## [What to do]
[1] Reproduce the stretch of the rare-event probability post from "Setup of the" through "in our context.".
[2] Put this sentence from the rare-event probability post into Spanish: "This class includes many familiar distributions with rapid decay, including the normal, exponential, and gamma distributions."

## [Document extract]

━━━━━━

Note: the code used to generate the numbers and figures in this post can be found here in the “rare-event-probability” repository on my GitHub page.
In this post we’ll continue exploring the theme of the last post, which was about the probability that a new data point will differ significantly from a set of data points that were previously generated by the same process or system. Our main example in the last post was the weekly demand for some item at a supermarket. If we know how many of this item were sold each week for the last \(n\) weeks, can we say anything about the probability that next week’s demand will differ significantly from that of the last \(n\) weeks?
In the last post we specifically looked at an upper bound on the probability that the new data point will differ significantly from the sample mean of the previously collected data points. This time we’ll instead look at the probability that the new data point is larger than the maximum of all the previously collected data points. Schematically, we want to know
\[P\left(\text{new data point} \geq \lambda\cdot(\text{max of previous data points})\right)\ ,\]
where \(\lambda \geq 1\) is a multiplicative factor that tells us how big the new data point is compared to the maximum of the previous data points. Because of our focus on the maximum of the previously collected data, this blog post is really about rare events, i.e., new data points that are more extreme (in this case, much larger) than any data point seen so far.1
As in the last post, we want to be able to say something meaningful about this probability without making overly restrictive assumptions about the process that is generating the data. This is for the simple reason that we usually don’t know the exact details of the process that is generating the data that we are measuring. If we can obtain strong results without making restrictive assumptions, then our analysis will obviously be much more valuable.
We’ll start by setting up the notation and context for this problem. Then we’ll look at an upper bound on this probability for data drawn from a large class of distributions with thin tails. This class includes many familiar distributions with rapid decay, including the normal, exponential, and gamma distributions. Next, we’ll look at the same probability for an example of a distribution with a slow power law decay, namely the Pareto distribution, and we’ll compare the probability of a rare event in this distribution with our result for the family of thin-tailed distributions. Finally, we’ll return to the thin-tailed case and present a proof of our probability bound for that case.
Setup of the problem
We’ll consider making \(n+1\) independent observations of a system described by the probability distribution \(f(x)\). We’ll denote these observations by \(X_j\) for \(j = 1, 2, 3,\dots, n, n+1\). Here, the \(X_j\) are independent and identically distributed (i.i.d.) random variables, so \(X_j\) has the probability density \(f(x_j)\), and the joint probability density for all the variables is \(\prod_j f(x_j)\). We’ll also assume that the \(X_j\) are non-negative, which makes sense in our context.

━━━━━━

## [Data section]

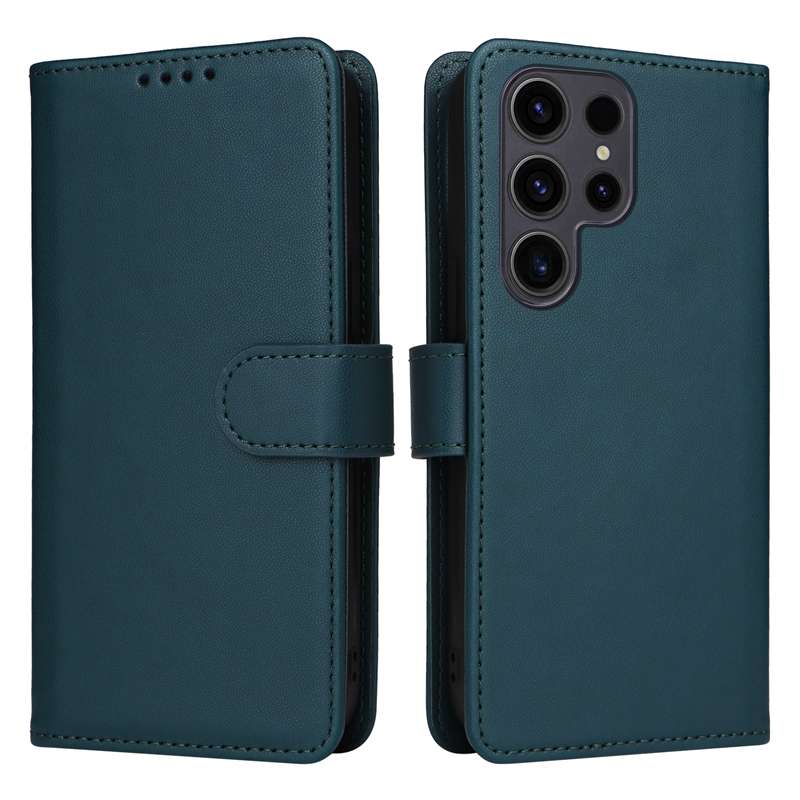 パステルパープル マルチ機能 手帳型スマホケース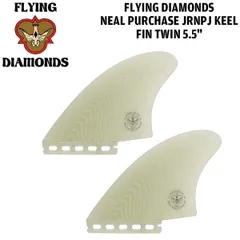 ニールパーチェスジュニアNeal Purchase Jnrクワッドフィンセット Neal Purchase Jr. – Flying Diamonds of California
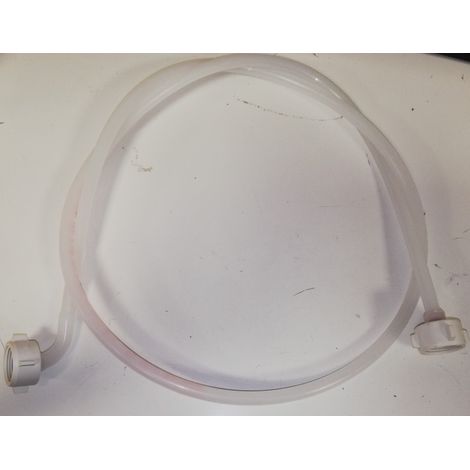 Electrolux 1560330001 Ablaufschlauch für Geschirrspüler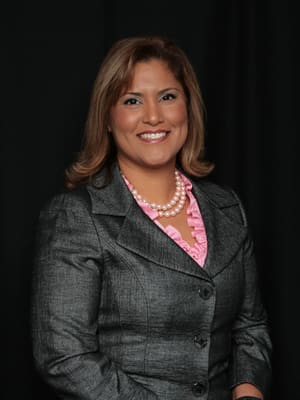 Dr. Yolanda Bogarin, OD - Doral, FL - Optometry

━━━━━━

## [Solution set]
[1]
Setup of the problem
We’ll consider making \(n+1\) independent observations of a system described by the probability distribution \(f(x)\). We’ll denote these observations by \(X_j\) for \(j = 1, 2, 3,\dots, n, n+1\). Here, the \(X_j\) are independent and identically distributed (i.i.d.) random variables, so \(X_j\) has the probability density \(f(x_j)\), and the joint probability density for all the variables is \(\prod_j f(x_j)\). We’ll also assume that the \(X_j\) are non-negative, which makes sense in our context.

[2] Esta clase incluye muchas distribuciones conocidas con decaimiento rápido, entre ellas las distribuciones normal, exponencial y gamma.